第58回日本女子プロゴルフ選手権(2025年)
優勝トロフィーを掲げる金澤志奈(photo:JLPGA/Getty Images)地元・茨城で金澤志奈が涙の初優勝
鹿島灘に面する大洗ゴルフ倶楽部(茨城県)が初めて女子ツアー公式競技の舞台となった。大会史上最長となる6840ヤード(パー72)のセッティングに131選手が挑んだ。
9月11日に始まった第1ラウンドは午後4時前に雷雲接近のため中断。そのままサスペンデッドとなり50選手が終了できなかった。
翌12日、第1ラウンドを完了した時点で首位は7アンダーパー65をマークした桑木志帆。2位の小林光希に3打差をつけた。続いて行われた第2ラウンドは日没のためサスペンデッド。10選手がホールアウトできなかった。この時点で暫定首位は第2ラウンドを65で回って通算10アンダーパーとした佐藤心結。3打差で桑木と金澤志奈が続いた。
13日は午前7時24分から第2ラウンドの残りを消化。その後、第3ラウンドがスタートした。首位で出た佐藤は3バーディ・3ボギーの72で回って通算10アンダーパーをキープ。69をマークした桑木が佐藤と並ぶ首位に浮上した。金澤は70で回って1打差3位。3打差4位で青木瀬令奈が続いた。
気温が30度を超えた第4ラウンド、最終組は前日と同じ桑木、佐藤、金澤の3人だった。桑木は前年、初優勝から計3勝を挙げてメルセデス・ランキング6位という実績を持つ。22歳の佐藤も前年初勝利をつかんでおり、3人の中で最年長、30歳の金澤だけが未勝利だった。

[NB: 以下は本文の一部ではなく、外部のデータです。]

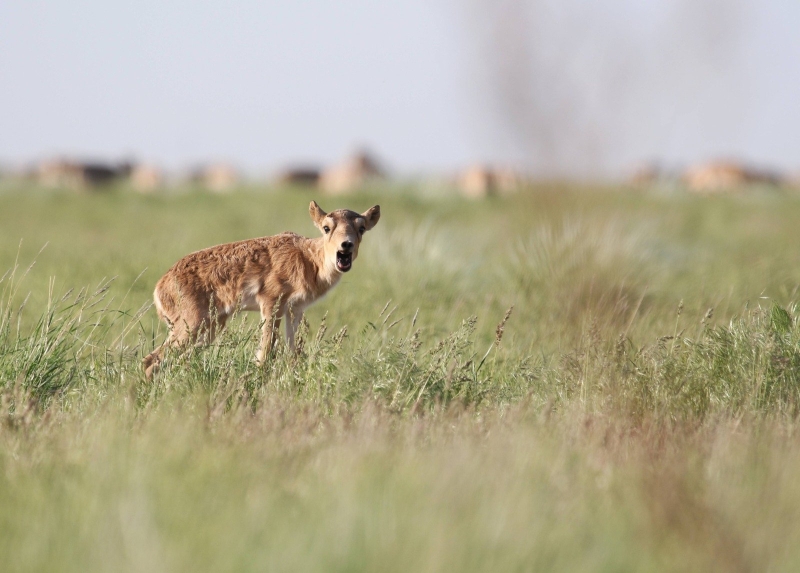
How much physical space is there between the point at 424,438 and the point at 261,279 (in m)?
2.59

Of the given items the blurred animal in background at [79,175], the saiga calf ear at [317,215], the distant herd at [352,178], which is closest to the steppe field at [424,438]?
the saiga calf ear at [317,215]

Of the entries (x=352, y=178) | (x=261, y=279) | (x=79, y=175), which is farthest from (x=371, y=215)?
(x=79, y=175)

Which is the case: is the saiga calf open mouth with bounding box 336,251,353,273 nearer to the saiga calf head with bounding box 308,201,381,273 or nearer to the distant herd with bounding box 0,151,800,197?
the saiga calf head with bounding box 308,201,381,273

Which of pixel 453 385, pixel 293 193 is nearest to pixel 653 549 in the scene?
pixel 453 385

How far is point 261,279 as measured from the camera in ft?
22.7

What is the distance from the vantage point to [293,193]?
79.8 feet

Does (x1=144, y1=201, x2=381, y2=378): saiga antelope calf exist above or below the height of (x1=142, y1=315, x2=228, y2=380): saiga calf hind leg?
above

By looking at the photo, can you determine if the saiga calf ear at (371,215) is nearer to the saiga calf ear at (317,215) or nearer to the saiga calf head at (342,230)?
the saiga calf head at (342,230)

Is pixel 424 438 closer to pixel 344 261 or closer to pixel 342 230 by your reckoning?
pixel 344 261

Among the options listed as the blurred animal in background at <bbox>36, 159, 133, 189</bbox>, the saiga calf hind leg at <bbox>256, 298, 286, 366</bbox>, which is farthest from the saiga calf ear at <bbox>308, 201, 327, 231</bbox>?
the blurred animal in background at <bbox>36, 159, 133, 189</bbox>

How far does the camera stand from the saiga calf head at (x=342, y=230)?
21.0 ft

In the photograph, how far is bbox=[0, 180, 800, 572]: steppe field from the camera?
3.32 metres

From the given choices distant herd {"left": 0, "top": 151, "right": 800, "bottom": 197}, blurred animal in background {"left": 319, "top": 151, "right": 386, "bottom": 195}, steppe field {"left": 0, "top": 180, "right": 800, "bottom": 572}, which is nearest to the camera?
steppe field {"left": 0, "top": 180, "right": 800, "bottom": 572}

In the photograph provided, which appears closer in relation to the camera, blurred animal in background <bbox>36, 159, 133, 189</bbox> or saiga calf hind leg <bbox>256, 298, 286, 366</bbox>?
saiga calf hind leg <bbox>256, 298, 286, 366</bbox>
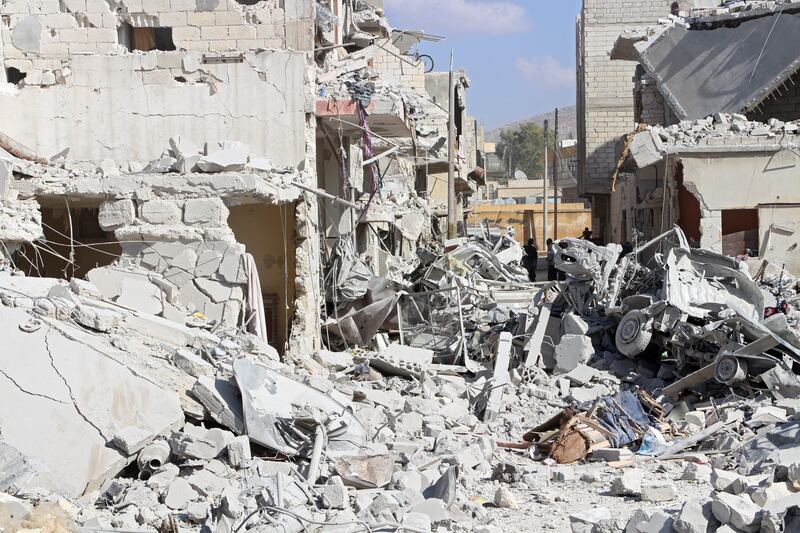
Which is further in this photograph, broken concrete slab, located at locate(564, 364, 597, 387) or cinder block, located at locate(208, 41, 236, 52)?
cinder block, located at locate(208, 41, 236, 52)

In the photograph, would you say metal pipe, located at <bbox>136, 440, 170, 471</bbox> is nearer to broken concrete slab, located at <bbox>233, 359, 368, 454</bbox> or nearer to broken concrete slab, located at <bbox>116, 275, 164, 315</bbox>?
broken concrete slab, located at <bbox>233, 359, 368, 454</bbox>

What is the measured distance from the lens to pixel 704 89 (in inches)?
860

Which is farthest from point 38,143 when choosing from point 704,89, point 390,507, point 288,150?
point 704,89

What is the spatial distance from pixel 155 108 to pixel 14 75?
223 centimetres

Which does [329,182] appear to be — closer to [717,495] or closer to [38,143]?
[38,143]

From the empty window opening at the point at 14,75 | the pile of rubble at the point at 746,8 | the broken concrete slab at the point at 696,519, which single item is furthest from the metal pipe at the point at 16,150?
the pile of rubble at the point at 746,8

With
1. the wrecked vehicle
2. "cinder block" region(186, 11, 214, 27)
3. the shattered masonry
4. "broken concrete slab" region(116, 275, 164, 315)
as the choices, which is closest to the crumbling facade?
the shattered masonry

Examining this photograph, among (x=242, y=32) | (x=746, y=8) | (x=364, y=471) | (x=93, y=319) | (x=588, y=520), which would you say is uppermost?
(x=746, y=8)

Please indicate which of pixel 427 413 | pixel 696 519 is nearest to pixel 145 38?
pixel 427 413

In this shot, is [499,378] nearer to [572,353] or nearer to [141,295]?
[572,353]

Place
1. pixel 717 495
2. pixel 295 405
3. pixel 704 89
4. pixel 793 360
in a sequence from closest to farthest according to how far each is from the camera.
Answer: pixel 717 495
pixel 295 405
pixel 793 360
pixel 704 89

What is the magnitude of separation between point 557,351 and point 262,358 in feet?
15.9

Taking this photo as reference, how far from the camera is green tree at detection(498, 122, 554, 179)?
289 ft

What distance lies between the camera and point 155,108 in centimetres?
1323
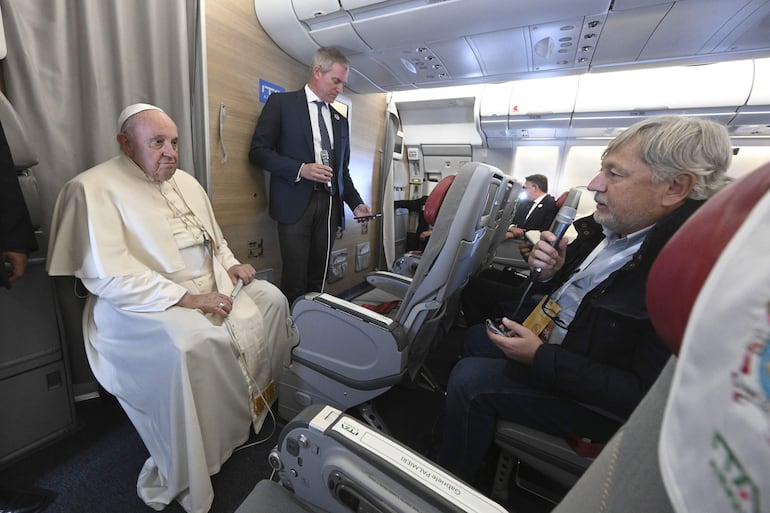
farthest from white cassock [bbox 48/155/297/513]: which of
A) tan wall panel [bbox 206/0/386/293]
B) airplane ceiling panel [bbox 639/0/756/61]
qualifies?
airplane ceiling panel [bbox 639/0/756/61]

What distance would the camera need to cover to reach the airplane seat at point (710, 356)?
0.68 feet

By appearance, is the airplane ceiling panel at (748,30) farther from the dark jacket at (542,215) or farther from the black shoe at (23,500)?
the black shoe at (23,500)

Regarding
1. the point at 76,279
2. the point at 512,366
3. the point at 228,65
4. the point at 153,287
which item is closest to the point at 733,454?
the point at 512,366

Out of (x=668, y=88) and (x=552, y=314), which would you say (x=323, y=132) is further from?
(x=668, y=88)

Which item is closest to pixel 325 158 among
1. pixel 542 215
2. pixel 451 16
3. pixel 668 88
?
pixel 451 16

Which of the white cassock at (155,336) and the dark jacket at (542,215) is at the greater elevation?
the dark jacket at (542,215)

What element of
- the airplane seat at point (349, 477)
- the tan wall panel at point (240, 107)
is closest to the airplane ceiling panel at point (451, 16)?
the tan wall panel at point (240, 107)

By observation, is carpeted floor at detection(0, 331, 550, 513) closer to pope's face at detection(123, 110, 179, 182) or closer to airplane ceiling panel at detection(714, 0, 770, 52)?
pope's face at detection(123, 110, 179, 182)

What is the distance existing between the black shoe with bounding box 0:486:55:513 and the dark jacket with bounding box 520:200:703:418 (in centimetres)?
204

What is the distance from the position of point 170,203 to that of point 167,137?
0.34m

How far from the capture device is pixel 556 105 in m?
4.11

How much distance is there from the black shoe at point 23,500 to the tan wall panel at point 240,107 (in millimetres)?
1638

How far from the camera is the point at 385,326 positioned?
147 cm

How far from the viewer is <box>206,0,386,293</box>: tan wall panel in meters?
2.24
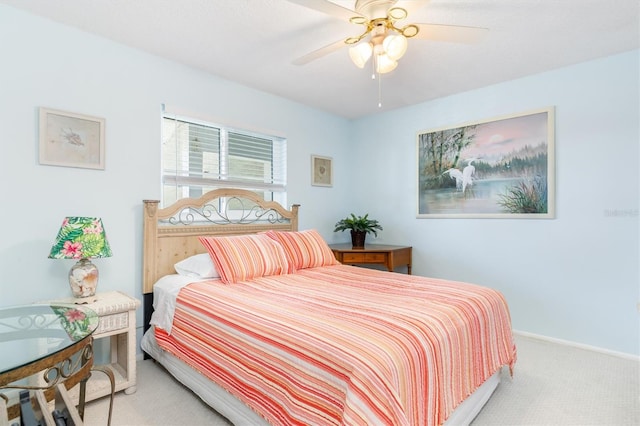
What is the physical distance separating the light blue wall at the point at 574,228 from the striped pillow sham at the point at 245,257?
196cm

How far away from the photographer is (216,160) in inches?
128

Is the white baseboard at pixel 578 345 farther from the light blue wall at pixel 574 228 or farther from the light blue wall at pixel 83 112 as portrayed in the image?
the light blue wall at pixel 83 112

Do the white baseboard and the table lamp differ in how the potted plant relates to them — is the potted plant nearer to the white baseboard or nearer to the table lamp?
the white baseboard

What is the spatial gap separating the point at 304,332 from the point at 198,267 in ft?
4.67

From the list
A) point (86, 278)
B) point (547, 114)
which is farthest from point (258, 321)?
point (547, 114)

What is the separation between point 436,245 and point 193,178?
266 centimetres

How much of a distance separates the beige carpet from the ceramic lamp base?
27.2 inches

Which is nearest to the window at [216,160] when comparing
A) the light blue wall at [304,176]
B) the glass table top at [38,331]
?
the light blue wall at [304,176]

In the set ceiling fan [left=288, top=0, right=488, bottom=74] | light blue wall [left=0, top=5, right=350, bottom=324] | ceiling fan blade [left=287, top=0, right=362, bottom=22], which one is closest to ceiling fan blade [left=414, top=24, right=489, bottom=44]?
ceiling fan [left=288, top=0, right=488, bottom=74]

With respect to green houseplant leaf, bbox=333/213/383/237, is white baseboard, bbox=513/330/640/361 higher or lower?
lower

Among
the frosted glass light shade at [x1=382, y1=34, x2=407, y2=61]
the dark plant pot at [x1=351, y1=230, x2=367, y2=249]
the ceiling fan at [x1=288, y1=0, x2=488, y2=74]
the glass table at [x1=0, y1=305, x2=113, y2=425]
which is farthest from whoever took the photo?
the dark plant pot at [x1=351, y1=230, x2=367, y2=249]

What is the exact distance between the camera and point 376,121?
14.3 ft

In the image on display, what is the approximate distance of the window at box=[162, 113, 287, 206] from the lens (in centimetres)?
294

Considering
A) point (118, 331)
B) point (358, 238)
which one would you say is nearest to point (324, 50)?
point (118, 331)
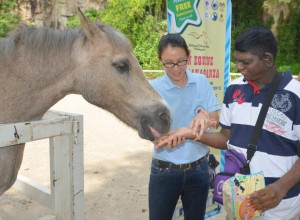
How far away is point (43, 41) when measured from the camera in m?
2.38

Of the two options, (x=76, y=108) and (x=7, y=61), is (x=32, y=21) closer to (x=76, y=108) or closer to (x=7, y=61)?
(x=76, y=108)

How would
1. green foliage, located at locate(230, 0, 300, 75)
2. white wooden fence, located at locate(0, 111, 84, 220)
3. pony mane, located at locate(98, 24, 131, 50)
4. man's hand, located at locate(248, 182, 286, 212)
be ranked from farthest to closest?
green foliage, located at locate(230, 0, 300, 75)
white wooden fence, located at locate(0, 111, 84, 220)
pony mane, located at locate(98, 24, 131, 50)
man's hand, located at locate(248, 182, 286, 212)

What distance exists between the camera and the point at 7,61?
2.30 meters

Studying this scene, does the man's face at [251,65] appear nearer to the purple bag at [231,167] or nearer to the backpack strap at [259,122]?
the backpack strap at [259,122]

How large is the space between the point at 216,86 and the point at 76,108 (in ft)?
23.9

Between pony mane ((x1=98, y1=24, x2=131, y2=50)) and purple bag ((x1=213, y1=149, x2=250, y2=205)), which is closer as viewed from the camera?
purple bag ((x1=213, y1=149, x2=250, y2=205))

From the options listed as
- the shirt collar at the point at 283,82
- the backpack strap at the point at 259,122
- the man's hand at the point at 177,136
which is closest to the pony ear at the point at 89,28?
the man's hand at the point at 177,136

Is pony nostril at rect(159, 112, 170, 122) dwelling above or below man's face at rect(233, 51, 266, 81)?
below

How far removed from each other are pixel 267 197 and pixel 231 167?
0.27 m

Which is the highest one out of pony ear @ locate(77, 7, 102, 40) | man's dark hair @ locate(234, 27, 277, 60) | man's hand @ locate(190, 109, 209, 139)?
pony ear @ locate(77, 7, 102, 40)

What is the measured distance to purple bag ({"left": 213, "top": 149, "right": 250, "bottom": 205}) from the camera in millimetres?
1803

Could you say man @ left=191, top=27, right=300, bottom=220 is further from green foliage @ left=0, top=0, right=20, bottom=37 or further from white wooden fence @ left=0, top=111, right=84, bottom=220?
green foliage @ left=0, top=0, right=20, bottom=37

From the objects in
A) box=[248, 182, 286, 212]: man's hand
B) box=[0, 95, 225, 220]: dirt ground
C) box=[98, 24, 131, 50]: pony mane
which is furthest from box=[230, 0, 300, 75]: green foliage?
box=[248, 182, 286, 212]: man's hand

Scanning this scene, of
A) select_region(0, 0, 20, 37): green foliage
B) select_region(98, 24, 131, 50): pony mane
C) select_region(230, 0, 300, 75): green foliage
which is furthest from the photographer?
select_region(230, 0, 300, 75): green foliage
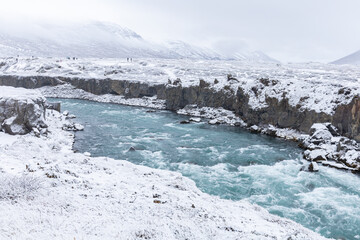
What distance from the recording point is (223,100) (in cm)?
5347

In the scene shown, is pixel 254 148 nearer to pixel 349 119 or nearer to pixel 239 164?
pixel 239 164

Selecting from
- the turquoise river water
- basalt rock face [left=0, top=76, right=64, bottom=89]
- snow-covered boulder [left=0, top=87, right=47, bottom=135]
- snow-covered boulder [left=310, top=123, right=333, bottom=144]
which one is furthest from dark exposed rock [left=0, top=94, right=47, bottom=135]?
basalt rock face [left=0, top=76, right=64, bottom=89]

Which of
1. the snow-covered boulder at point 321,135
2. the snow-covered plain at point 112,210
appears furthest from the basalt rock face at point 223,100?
the snow-covered plain at point 112,210

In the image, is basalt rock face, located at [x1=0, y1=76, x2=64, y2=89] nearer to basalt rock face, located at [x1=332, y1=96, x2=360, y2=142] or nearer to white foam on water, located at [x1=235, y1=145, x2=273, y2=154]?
white foam on water, located at [x1=235, y1=145, x2=273, y2=154]

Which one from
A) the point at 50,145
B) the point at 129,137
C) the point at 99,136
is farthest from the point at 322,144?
the point at 50,145

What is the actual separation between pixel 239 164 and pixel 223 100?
28.0 meters

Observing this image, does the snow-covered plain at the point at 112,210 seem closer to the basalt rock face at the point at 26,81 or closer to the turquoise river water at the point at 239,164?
the turquoise river water at the point at 239,164

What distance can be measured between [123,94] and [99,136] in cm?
3692

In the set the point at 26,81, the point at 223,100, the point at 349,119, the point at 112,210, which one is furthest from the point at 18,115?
the point at 26,81

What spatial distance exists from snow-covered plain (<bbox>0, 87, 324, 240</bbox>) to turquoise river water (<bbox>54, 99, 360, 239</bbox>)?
4946 mm

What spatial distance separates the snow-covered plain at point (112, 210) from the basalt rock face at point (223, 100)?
2667 centimetres

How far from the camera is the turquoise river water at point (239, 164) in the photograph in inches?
709

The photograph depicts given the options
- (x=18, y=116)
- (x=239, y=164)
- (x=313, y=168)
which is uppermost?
(x=18, y=116)

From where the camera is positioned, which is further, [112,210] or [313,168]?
[313,168]
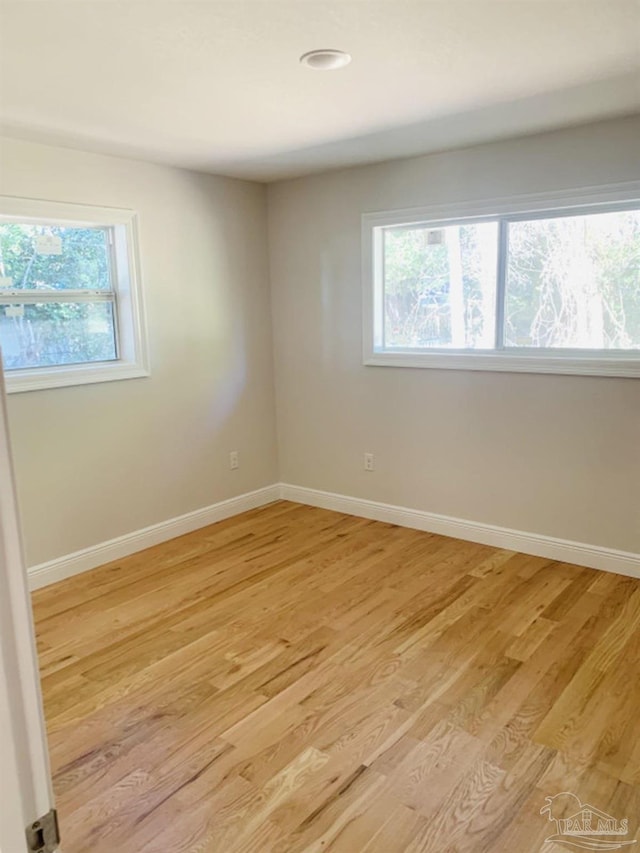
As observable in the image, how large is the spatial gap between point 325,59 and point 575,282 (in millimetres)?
1903

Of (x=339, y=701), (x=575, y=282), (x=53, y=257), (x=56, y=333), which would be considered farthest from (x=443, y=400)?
(x=53, y=257)

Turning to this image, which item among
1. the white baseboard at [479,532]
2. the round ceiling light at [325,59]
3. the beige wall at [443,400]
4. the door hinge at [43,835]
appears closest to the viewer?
the door hinge at [43,835]

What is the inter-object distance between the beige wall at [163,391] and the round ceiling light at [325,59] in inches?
67.8

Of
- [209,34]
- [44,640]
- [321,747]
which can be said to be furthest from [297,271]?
[321,747]

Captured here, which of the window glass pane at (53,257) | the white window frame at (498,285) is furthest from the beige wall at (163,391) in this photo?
the white window frame at (498,285)

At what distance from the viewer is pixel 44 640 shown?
2.85 meters

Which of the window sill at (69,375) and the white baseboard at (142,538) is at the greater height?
the window sill at (69,375)

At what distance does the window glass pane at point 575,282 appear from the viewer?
323 centimetres

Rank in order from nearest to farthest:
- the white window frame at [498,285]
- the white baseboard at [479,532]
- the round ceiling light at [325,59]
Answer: the round ceiling light at [325,59] → the white window frame at [498,285] → the white baseboard at [479,532]

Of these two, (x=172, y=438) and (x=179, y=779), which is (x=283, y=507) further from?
(x=179, y=779)

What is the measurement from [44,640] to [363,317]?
2.72 m

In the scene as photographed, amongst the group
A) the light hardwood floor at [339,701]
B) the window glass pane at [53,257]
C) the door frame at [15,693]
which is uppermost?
the window glass pane at [53,257]

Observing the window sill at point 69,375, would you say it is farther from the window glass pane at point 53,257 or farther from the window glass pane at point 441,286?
the window glass pane at point 441,286

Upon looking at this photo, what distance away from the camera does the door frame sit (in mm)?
855
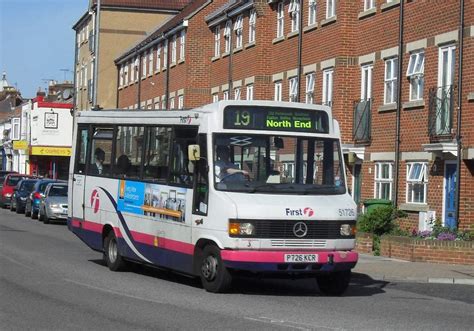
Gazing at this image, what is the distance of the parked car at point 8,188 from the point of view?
4706cm

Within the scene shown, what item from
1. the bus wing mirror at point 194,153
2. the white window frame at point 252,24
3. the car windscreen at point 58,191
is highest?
the white window frame at point 252,24

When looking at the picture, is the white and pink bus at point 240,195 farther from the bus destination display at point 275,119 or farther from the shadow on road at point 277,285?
the shadow on road at point 277,285

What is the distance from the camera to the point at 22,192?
4316 centimetres

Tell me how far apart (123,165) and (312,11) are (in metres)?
17.4

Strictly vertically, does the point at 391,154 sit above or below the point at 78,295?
above

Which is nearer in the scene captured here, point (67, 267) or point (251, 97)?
point (67, 267)

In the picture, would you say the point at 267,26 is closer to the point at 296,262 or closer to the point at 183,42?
the point at 183,42

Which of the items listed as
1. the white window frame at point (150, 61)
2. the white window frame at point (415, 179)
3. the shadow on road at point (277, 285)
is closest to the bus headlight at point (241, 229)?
the shadow on road at point (277, 285)

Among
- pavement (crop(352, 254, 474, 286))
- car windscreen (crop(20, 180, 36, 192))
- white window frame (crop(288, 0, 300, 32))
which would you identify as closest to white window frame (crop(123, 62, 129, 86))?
car windscreen (crop(20, 180, 36, 192))

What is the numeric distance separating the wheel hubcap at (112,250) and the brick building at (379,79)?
9.54 m

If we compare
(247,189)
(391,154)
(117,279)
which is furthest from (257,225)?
(391,154)

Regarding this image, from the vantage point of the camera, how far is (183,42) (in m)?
50.5

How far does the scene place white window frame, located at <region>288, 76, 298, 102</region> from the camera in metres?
34.2

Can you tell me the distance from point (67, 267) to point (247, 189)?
5355 millimetres
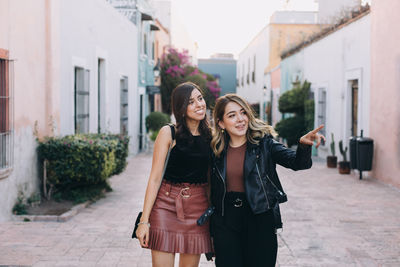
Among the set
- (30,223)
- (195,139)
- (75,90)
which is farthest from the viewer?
(75,90)

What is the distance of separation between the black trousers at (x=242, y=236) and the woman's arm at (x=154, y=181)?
17.3 inches

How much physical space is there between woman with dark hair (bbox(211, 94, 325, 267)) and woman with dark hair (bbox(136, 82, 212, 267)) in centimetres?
10

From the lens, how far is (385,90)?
36.4ft

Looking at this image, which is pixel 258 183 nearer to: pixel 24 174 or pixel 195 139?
pixel 195 139

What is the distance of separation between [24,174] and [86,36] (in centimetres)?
424

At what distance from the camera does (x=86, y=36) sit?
11.5 metres

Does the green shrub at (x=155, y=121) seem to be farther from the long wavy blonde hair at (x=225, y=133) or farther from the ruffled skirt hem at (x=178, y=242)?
the ruffled skirt hem at (x=178, y=242)

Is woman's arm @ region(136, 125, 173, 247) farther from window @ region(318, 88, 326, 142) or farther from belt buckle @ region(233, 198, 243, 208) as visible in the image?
window @ region(318, 88, 326, 142)

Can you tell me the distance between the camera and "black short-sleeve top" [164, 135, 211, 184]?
360 cm

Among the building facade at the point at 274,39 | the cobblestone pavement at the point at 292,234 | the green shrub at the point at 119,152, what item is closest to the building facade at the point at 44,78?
the green shrub at the point at 119,152

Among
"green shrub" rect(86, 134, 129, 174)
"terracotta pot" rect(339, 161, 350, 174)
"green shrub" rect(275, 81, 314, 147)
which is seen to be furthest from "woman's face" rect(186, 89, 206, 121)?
"green shrub" rect(275, 81, 314, 147)

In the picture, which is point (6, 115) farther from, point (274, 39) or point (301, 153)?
point (274, 39)

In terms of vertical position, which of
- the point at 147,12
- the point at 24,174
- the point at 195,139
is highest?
the point at 147,12

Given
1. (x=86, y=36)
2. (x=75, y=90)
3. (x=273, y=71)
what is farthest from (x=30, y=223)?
(x=273, y=71)
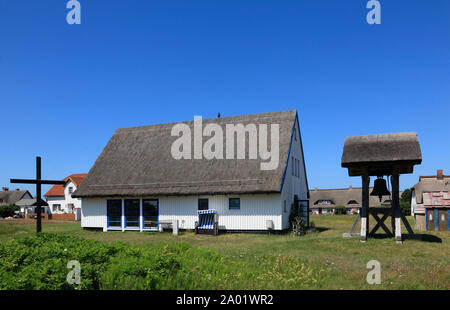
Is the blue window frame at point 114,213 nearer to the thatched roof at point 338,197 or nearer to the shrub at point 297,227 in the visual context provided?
the shrub at point 297,227

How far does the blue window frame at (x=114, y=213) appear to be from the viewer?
89.0 ft

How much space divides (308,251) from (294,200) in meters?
12.8

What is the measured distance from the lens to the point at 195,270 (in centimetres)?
851

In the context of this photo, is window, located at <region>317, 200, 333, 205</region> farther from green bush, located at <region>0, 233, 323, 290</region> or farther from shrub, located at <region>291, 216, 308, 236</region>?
green bush, located at <region>0, 233, 323, 290</region>

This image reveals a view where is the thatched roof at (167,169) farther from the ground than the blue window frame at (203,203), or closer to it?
farther from the ground

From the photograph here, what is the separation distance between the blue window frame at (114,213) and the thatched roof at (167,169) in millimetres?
928

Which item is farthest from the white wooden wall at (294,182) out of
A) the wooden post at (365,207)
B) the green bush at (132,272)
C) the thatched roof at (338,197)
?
the thatched roof at (338,197)

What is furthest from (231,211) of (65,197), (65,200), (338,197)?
(338,197)

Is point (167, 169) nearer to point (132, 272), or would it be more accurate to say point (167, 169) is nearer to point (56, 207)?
point (132, 272)

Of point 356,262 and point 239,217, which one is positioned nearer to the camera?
point 356,262

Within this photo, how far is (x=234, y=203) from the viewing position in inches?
939

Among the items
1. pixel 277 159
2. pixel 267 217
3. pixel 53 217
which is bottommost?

細身の金澤は飛距離が出ない。2025年のドライビングディスタンスは229.13ヤードで部門順位は92人中81位。同部門12位の佐藤、20位の桑木には飛距離で大きな差をつけられていた。
それでも、その差を十分に補える正確性、ショートゲームという武器がある。それに、茨城県出身の金澤にとって大洗ゴルフ倶楽部はジュニア時代から何度も回ったコース。地の利もあった。
佐藤が序盤から国内屈指の難コースに牙をむかれて崩れ、桑木も苦戦する中、金澤はしっかりと自分のプレーを貫き、2番、10番のパー5で3打目をしっかり寄せてバーディ。この時点で3打のリードを奪っていた。
だが、15番でショットが乱れて初ボギー。11、15番バーディの桑木に追いつかれた。他の組では小林と永峰咲希が猛追してきており、一気に混戦となった。
難関が続く上がり3ホール、金澤はすべて1パットのパーでしのいだ。桑木もすべてパー。決着は通算10アンダーパーで並んだ2人のプレーオフに持ち越された。
大会12年ぶりのプレーオフは18番パー4で行われた。右の林に入りそうだった金澤の1打目は木に当たってラフにとどまった。2打目をグリーン左カラーまで運び、3打目を1mに寄せる。桑木がパーパットを外したあと、ウイニングパットを沈めた。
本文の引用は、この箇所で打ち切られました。